Hello CrateDB Community,
I’m experiencing circuit breaker errors during aggregation queries (specifically collect operations) and would appreciate guidance on optimization strategies.
Environment:
-
Crate DB cluster: 2 nodes
-
Replicas: 0
-
Daily data volume: ~1 billion records
-
Shards per partition: 4
-
Concurrent queries: ~460 running simultaneously
-
Circuit breaker limit: 18GB
Error:
ERROR: Allocating 33kb for 'collect: 0' failed, breaker would use 18gb in total.
Limit is 18gb. Either increase memory and limit, change the query or reduce concurrent query load
Where: org.elasticsearch.common.breaker.ChildMemoryCircuitBreaker.circuitBreak(ChildMemoryCircuitBreaker.java:99)
org.elasticsearch.common.breaker.ChildMemoryCircuitBreaker.limit(ChildMemoryCircuitBreaker.java:179)

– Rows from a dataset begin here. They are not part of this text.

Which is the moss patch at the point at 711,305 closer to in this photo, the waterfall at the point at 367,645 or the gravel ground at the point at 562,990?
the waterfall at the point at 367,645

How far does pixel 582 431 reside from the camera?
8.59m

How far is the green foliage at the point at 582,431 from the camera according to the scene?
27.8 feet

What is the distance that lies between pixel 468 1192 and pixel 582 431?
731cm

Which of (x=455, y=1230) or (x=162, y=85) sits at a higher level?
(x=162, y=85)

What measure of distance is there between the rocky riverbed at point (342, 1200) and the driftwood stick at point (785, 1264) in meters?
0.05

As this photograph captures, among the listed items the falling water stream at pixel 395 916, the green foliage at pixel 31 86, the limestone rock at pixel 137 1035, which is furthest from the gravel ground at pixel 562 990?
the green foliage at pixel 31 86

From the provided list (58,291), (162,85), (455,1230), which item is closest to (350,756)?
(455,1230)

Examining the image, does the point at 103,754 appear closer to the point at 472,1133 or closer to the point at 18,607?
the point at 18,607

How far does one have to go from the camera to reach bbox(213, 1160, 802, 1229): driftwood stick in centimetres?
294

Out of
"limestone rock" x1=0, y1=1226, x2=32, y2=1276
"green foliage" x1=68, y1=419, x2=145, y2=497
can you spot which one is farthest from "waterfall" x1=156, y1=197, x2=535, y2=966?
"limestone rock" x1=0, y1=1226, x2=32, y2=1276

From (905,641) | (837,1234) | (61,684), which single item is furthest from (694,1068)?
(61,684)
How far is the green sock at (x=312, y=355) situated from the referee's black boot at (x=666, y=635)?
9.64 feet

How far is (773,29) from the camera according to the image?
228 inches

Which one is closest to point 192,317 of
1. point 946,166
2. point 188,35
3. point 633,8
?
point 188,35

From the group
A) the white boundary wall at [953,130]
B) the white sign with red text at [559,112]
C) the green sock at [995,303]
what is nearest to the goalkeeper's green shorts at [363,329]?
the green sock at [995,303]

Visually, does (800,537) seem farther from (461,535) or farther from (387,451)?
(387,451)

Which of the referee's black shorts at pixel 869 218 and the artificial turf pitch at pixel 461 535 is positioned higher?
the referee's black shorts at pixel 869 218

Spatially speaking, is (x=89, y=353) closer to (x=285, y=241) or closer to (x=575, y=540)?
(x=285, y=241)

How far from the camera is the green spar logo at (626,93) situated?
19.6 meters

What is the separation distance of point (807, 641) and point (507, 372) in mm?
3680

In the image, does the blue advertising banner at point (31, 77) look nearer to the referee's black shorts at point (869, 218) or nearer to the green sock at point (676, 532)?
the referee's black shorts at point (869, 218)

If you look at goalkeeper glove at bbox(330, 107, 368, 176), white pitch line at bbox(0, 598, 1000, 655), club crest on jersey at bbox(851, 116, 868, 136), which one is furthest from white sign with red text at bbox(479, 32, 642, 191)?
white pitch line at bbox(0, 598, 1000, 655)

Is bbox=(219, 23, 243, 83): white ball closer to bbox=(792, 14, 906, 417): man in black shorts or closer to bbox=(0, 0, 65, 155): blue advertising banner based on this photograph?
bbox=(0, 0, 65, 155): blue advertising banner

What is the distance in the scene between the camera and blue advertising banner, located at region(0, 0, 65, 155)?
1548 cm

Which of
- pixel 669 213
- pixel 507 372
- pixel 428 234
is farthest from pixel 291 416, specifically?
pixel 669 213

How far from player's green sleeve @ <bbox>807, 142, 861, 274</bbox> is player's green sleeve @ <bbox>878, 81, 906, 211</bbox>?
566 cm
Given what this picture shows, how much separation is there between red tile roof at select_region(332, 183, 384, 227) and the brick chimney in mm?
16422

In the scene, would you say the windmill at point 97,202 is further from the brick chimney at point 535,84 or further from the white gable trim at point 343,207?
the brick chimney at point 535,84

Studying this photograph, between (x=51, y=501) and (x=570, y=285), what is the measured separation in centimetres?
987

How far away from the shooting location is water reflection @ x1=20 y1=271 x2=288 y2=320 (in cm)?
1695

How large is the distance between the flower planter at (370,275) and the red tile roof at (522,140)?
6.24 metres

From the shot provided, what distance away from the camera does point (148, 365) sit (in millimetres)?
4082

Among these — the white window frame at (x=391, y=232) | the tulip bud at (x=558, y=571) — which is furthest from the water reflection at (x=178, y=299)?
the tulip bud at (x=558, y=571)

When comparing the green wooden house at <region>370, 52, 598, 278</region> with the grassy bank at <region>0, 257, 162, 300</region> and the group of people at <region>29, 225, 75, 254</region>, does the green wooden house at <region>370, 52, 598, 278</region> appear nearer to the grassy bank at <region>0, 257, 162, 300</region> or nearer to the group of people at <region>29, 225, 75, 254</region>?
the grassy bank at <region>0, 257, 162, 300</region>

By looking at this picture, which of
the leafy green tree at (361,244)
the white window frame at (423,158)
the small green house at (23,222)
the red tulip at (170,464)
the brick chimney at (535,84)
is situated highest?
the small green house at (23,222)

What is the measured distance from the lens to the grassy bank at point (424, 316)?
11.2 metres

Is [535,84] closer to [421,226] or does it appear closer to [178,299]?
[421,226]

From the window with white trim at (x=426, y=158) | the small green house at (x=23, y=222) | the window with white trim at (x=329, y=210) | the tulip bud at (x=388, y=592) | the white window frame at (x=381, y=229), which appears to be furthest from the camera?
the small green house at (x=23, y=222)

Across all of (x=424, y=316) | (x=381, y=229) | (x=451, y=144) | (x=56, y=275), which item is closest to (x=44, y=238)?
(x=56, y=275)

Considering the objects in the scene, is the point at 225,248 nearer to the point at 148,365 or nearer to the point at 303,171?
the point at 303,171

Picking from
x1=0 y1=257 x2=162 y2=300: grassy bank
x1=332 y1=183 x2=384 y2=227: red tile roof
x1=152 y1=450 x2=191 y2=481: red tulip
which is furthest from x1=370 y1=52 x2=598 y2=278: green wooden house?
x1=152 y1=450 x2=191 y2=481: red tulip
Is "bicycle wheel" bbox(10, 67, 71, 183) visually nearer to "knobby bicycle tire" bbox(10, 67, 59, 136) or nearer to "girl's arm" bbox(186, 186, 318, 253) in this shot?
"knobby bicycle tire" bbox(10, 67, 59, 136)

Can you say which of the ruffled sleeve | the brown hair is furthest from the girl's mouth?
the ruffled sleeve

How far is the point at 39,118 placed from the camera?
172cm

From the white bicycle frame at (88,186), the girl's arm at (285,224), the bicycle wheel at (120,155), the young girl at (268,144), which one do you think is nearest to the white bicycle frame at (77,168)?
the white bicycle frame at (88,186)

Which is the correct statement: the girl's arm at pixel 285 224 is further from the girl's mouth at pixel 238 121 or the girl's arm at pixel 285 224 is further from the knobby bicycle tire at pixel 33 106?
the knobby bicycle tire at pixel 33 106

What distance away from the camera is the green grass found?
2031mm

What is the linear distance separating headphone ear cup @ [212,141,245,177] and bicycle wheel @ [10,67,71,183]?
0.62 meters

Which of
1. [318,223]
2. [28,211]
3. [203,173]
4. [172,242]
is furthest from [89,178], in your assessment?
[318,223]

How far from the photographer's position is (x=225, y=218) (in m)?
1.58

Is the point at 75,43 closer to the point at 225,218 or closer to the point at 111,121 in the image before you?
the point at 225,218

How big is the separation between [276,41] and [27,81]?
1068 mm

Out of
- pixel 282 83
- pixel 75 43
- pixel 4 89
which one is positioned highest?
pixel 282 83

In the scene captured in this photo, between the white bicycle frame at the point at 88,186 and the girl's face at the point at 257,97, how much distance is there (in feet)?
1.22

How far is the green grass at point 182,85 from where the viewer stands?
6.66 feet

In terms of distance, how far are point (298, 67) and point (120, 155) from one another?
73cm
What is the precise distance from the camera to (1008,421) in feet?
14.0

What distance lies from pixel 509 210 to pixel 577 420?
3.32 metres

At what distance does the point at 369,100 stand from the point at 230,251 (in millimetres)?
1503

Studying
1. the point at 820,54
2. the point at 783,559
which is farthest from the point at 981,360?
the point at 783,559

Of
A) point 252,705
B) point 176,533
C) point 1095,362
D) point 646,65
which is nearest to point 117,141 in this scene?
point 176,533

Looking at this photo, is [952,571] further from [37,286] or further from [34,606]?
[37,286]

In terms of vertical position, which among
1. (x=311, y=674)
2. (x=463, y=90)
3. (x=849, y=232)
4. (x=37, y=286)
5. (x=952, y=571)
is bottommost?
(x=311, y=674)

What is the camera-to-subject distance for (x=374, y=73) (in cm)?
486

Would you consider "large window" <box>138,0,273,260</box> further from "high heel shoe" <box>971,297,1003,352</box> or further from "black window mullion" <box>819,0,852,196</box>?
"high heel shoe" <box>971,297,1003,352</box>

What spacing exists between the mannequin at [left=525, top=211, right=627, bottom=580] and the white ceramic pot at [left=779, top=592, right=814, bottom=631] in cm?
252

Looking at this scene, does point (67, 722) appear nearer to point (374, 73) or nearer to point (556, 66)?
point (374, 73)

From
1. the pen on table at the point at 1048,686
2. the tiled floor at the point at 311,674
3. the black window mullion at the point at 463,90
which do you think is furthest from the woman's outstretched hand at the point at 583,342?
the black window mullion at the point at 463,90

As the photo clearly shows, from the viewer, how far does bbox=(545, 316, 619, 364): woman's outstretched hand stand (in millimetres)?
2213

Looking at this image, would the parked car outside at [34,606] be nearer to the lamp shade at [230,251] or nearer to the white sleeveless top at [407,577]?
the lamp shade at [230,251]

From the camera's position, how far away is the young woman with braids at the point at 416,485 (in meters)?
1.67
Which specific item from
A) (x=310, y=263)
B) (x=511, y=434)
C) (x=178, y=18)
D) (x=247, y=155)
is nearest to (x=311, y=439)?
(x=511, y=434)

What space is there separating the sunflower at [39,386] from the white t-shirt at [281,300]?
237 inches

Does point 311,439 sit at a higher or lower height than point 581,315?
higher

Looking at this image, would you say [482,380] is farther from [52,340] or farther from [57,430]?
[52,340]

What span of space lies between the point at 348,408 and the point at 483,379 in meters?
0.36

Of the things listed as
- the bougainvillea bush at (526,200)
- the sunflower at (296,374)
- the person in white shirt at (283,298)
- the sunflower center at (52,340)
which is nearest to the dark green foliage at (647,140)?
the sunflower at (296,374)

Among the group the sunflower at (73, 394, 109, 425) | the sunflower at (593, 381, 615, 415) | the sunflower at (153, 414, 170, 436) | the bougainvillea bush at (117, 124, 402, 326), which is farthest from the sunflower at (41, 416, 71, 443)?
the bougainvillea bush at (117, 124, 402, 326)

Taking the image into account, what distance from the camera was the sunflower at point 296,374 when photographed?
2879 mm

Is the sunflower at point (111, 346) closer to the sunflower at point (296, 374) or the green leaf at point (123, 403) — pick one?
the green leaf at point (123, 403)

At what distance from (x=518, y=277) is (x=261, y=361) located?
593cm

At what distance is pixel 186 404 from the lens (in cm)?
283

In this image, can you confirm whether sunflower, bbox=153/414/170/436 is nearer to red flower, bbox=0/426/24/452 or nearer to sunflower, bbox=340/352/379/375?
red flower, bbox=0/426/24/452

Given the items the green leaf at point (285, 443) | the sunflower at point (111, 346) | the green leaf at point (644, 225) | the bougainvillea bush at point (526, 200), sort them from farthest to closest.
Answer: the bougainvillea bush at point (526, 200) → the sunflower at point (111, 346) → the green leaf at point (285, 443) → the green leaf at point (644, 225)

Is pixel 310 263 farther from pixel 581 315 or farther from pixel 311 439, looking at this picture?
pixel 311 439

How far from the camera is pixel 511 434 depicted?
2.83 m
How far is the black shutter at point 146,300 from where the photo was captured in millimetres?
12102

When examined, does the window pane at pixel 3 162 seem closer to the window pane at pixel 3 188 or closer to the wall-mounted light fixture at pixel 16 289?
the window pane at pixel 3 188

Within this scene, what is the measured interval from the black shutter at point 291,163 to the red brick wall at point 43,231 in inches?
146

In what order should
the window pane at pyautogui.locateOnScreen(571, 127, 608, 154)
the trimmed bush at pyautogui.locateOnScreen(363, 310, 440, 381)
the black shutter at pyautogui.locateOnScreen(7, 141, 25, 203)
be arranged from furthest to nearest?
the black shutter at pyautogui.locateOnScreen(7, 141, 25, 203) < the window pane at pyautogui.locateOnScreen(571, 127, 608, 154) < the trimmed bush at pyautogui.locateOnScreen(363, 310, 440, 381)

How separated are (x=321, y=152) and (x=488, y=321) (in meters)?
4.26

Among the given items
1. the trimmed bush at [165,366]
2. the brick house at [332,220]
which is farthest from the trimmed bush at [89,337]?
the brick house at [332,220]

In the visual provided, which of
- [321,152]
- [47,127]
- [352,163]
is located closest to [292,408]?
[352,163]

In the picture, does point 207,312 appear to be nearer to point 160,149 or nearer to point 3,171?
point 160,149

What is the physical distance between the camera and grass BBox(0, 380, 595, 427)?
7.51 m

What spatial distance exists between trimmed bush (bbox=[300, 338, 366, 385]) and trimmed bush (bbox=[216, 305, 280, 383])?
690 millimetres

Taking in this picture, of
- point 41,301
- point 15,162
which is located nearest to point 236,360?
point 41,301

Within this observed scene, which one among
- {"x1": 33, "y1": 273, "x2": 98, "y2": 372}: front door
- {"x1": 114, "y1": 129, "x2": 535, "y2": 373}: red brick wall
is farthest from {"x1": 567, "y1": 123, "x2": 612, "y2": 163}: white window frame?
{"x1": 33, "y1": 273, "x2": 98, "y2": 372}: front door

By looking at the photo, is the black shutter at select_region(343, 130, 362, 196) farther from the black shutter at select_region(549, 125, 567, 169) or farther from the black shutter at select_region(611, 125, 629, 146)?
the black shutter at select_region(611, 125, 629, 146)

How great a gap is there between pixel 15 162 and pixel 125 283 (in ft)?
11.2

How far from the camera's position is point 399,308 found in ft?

org.elasticsearch.common.breaker.ChildMemoryCircuitBreaker.addEstimateBytesAndMaybeBreak(ChildMemoryCircuitBreaker.java:124)
io.crate.breaker.ConcurrentRamAccounting.lambda$forCircuitBreaker$0(ConcurrentRamAccounting.java:50)
Context:
-
Error occurs during
COLLECT_SETaggregation operations -
The breaker is already near its 18GB limit from concurrent operations
-
Multiple aggregation queries run concurrently on the same dataset
Questions:
-
Memory Configuration: With 2 nodes handling ~1B records/day and ~460 concurrent queries, is 18GB circuit breaker limit appropriate? What’s the recommended sizing?
-
Query Optimization: What are best practices for optimizing
COLLECT_SETaggregations on high-cardinality data to reduce memory pressure? -
Concurrent Load Management: Should I:
-
Implement query throttling/batching?
-
Increase the circuit breaker limit (and by how much)?
-
Add more nodes to distribute the load?
-
-
Shard Configuration: Is 4 shards per partition optimal for this volume, or should I adjust based on concurrent query patterns?
Any recommendations on balancing memory limits and concurrent aggregation workload at this scale would be appreciated.
Thank you!